Benvenuto nella pagina dedicata alle note editoriali su grammatica e altro ancora. Come probabilmente già sai, includiamo delle note in fondo a ogni nostra opera per spiegare le nostre scelte ai lettori in segno di rispetto.
Nei cartacei, per risparmiare pagine, inseriamo solo le note tipiche di quel libro e avvertiamo che sul sito è possibile trovarne altre più generali. Beh, la pagina è questa e spero che ti possa essere utile!
Buona lettura!
Indice delle note
Sé stesso o se stesso?
Una piccola nota sul “sé stesso”, da noi di Vaporteppa preferito rispetto al “se stesso”. La presunta regola ferrea per cui in presenza di “stesso” sia vietato porre l’accento è un’invenzione propinata nelle scuole (è l’opinione del linguista Luca Serianni), senza alcuna base e senza alcuna utilità.
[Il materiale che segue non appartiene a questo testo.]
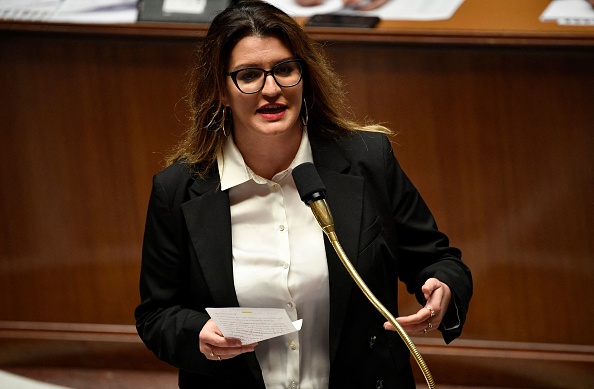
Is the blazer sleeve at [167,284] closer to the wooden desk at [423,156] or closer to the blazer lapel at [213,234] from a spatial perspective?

Se fosse solo una questione di variante comune, non sarebbe un problema, non c’è nulla di male ad avere sia “se stesso” che “sé stesso” (a parte eventuali casi confusi come “se stessi”): sfortunatamente l’idea che sia una regola è talmente diffusa che i lettori, spesso, vedendo “sé stesso” scritto correttamente pensano che sia sbagliato e si fanno di conseguenza una cattiva idea del testo. Per questo moltissimi editori, giustamente, scelgono di premiare la trasparenza della parola scritta e tolgono l’accento per evitare di attirare l’attenzione dei lettori.
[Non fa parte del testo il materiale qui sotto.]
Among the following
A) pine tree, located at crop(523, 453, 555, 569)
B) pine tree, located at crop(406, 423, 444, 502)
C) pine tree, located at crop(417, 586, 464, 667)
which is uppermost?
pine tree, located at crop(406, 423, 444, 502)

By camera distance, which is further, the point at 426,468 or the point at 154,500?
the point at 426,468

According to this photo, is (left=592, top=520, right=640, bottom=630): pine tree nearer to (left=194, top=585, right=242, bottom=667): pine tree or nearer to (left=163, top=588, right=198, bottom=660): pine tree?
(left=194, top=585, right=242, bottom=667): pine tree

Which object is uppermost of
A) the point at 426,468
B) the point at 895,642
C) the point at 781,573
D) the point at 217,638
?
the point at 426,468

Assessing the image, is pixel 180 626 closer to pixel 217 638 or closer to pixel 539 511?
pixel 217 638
Il problema però è che non dicono di averlo fatto e per quale motivo, rinforzando così implicitamente l’idea, con la propria auctoritas di editori, che “sé stesso” sia sbagliato. Non abbiamo una regola fissa su Vaporteppa, anche se preferiamo usare l’accento, ed è l’autore (o il traduttore) a decidere: in questo caso abbiamo scelto di non mettere l’accento, seguendo il gusto personale della traduttrice.
Maggiori informazioni nel vademecum sull’accento della Crusca, nella pagina dedicata al “sé stesso” dall’Accademia della Crusca, sul dizionario del Corriere e su Wikipedia.
E abbiamo anche un video dedicato del Duca (visibile dalle 9:00): diffondilo tra i tuoi amici!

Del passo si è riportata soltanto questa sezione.